GOAL OF THE EXERCISE:
Print the records verbatim from their first line up to and including the line with "272 centimetres".

[Spatial relation records]

• • • •

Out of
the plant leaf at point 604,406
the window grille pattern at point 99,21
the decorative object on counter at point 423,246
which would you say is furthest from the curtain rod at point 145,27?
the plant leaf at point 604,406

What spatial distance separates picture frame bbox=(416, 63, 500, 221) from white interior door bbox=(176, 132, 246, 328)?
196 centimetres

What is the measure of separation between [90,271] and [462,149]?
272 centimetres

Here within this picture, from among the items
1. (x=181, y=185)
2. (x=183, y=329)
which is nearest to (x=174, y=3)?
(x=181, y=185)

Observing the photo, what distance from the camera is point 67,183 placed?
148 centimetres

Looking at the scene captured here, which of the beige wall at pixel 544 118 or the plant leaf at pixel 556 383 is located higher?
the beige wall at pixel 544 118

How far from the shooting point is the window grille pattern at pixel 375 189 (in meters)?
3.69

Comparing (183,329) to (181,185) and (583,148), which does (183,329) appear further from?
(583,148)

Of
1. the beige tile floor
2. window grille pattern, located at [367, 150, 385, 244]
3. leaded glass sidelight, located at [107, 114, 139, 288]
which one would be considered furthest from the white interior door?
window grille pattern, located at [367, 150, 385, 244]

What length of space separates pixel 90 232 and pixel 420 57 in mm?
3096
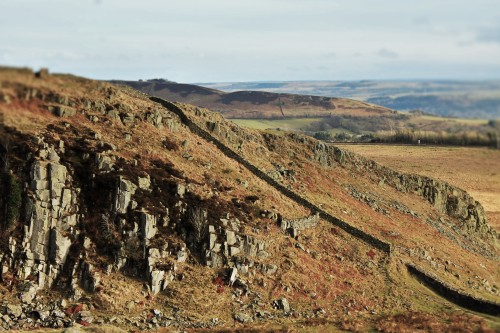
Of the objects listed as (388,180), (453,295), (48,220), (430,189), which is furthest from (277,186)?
(430,189)

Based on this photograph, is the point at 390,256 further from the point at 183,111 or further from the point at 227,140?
the point at 183,111

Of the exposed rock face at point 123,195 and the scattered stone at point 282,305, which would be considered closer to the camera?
the scattered stone at point 282,305

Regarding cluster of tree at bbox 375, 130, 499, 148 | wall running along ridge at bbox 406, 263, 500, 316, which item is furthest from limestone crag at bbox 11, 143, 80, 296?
cluster of tree at bbox 375, 130, 499, 148

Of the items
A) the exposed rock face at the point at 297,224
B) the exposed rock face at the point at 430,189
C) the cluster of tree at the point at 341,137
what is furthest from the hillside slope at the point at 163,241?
the cluster of tree at the point at 341,137

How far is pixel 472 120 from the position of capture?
43031mm

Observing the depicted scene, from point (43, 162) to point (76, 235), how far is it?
7.35 metres

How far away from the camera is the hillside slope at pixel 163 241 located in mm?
41938

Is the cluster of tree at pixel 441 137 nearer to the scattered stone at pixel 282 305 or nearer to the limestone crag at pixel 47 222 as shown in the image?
the scattered stone at pixel 282 305

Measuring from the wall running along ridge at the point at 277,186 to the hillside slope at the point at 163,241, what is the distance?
0.61 feet

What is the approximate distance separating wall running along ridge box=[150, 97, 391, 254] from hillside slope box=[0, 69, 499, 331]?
0.19m

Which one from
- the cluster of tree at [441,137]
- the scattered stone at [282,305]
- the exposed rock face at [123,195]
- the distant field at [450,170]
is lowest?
the scattered stone at [282,305]

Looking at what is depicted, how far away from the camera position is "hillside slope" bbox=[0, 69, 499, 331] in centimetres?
4194

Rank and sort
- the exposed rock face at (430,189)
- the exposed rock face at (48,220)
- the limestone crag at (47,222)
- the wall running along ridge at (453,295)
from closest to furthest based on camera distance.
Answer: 1. the limestone crag at (47,222)
2. the exposed rock face at (48,220)
3. the wall running along ridge at (453,295)
4. the exposed rock face at (430,189)

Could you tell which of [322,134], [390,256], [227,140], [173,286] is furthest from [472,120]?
[322,134]
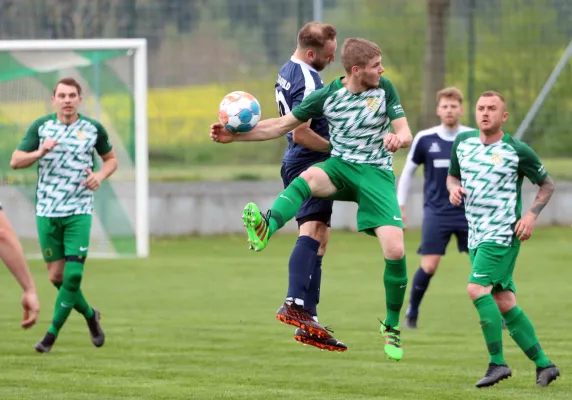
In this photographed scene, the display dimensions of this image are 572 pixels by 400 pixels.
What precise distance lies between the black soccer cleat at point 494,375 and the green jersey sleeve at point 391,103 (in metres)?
1.83

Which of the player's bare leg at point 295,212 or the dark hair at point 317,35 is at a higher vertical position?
the dark hair at point 317,35

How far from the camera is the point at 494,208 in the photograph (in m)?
8.66

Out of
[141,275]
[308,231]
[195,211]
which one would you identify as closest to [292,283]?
[308,231]

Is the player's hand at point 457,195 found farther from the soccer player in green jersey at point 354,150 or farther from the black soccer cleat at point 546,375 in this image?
the black soccer cleat at point 546,375

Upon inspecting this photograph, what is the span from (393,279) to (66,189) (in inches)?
135

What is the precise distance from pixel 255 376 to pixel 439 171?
366 centimetres

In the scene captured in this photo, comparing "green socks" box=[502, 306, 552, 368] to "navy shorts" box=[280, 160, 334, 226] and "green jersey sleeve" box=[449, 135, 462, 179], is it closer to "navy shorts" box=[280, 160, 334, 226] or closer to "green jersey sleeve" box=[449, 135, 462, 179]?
"green jersey sleeve" box=[449, 135, 462, 179]

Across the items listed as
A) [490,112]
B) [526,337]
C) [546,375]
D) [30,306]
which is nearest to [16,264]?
[30,306]

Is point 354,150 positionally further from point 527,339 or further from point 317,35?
point 527,339

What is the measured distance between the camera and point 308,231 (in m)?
8.91

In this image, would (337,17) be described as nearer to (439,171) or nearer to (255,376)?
(439,171)

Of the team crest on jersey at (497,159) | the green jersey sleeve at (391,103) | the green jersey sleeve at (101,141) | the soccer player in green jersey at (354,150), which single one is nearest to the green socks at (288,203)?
the soccer player in green jersey at (354,150)

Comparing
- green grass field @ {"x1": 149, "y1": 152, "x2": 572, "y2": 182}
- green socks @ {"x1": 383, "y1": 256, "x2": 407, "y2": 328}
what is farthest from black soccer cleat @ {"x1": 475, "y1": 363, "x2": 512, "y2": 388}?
green grass field @ {"x1": 149, "y1": 152, "x2": 572, "y2": 182}

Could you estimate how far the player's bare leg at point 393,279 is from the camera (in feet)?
27.8
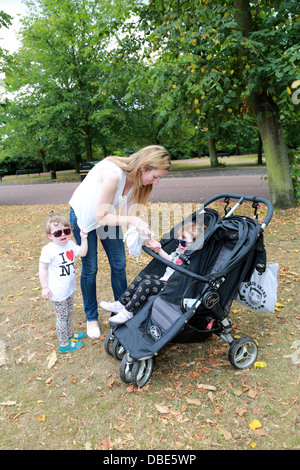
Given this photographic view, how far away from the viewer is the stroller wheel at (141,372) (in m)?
2.90

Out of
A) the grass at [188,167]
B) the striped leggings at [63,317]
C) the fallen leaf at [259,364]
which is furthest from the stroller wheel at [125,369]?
the grass at [188,167]

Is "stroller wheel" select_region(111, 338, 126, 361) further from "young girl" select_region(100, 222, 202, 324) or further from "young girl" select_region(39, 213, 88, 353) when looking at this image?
"young girl" select_region(39, 213, 88, 353)

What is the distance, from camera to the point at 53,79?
23.4m

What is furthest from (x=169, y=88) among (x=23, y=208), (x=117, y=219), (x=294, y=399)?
(x=23, y=208)

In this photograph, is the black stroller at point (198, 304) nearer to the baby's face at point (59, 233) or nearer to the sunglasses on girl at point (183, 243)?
the sunglasses on girl at point (183, 243)

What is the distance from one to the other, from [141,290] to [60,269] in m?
0.77

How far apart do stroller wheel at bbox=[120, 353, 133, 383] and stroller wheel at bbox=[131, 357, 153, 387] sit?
6 cm

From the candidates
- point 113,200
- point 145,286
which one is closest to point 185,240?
point 145,286

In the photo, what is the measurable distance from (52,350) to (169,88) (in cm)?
591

• • • •

RESPONSE:
Out of
the plant leaf at point 604,406
the window grille pattern at point 99,21
the decorative object on counter at point 423,246
which would you say is furthest from the curtain rod at point 145,27?
the plant leaf at point 604,406

What spatial distance separates picture frame bbox=(416, 63, 500, 221) from white interior door bbox=(176, 132, 246, 328)?
196 centimetres

What is the measure of separation between [90,271] and [462,149]?
272 centimetres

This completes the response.